Fascinating article in this weekend’s Haaretz magazine by Noam Sheizaf on the Israeli right wing’s flirtation with the one-state solution (or at least their version of it). It’s called “Endgame,” and it’s certainly worth reading the whole thing. 

Here’s one extended quote from Likud MK Tzipi Hotovely who has been at the forefront of efforts on the right to find alternatives to the two-state solution. She shares some of where she’s coming from, and also critiques the left Zionist idea of the two-state solution, and points to some of the devastating consequences of where this thinking had led:

Hotovely: “My outlook has two motivations. First, my deep belief in our right to the Land of Israel. Shiloh and Beit El settlements are, for me, the land of our forefathers in the full sense of the term. The second thing is that I do not ignore the fact that there are Palestinians here. Both the left and the right chose to shut their eyes to the fact that there are human beings here. The left chose to do it by building a fence and deciding that they just don’t want to see them, and the right simply said, ‘We will continue and see what happens.’ We have reached a critical point, a situation in which the entire Zionist enterprise is under threat, because the international community now disputes the legitimacy of our defense of Sderot and Ashkelon, not the legitimacy of building a settler outpost.”

The international community takes that stance because we are still occupiers. There will be greater legitimacy when the occupation ends.

“We did not get legitimacy in return for our previous withdrawals. Worse, the harm we are inflicting on the Palestinian population has become far more mortal. Our instruments of defense became tanks and planes, and that is always worse than policing operations that are done when you control the ground.

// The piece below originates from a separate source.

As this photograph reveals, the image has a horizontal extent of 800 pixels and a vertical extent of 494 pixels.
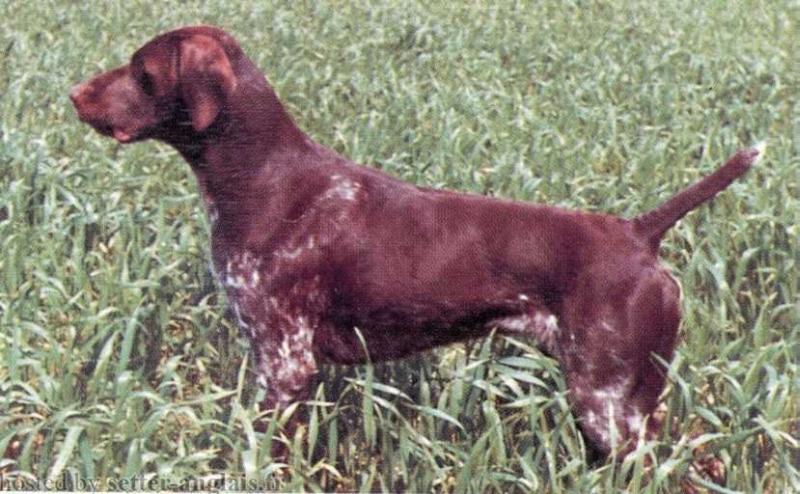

“The assumption of the left is that once it hides behind the international border, everything will be permitted. But it’s clear already now that not everything is permitted and that the principle of proportionality is shackling Israel in Gaza – so what will happen in Judea and Samaria? In fact, it goes even deeper. There is a moral failure here. After all, the left has long since stopped talking about peace and is resorting to a terminology of separation and segregation. They are also convinced that the confrontation will continue even afterward. The result is a solution that perpetuates the conflict and turns us from occupiers into perpetrators of massacres, to put it bluntly. It’s the left that made us a crueler nation and also put our security at risk.”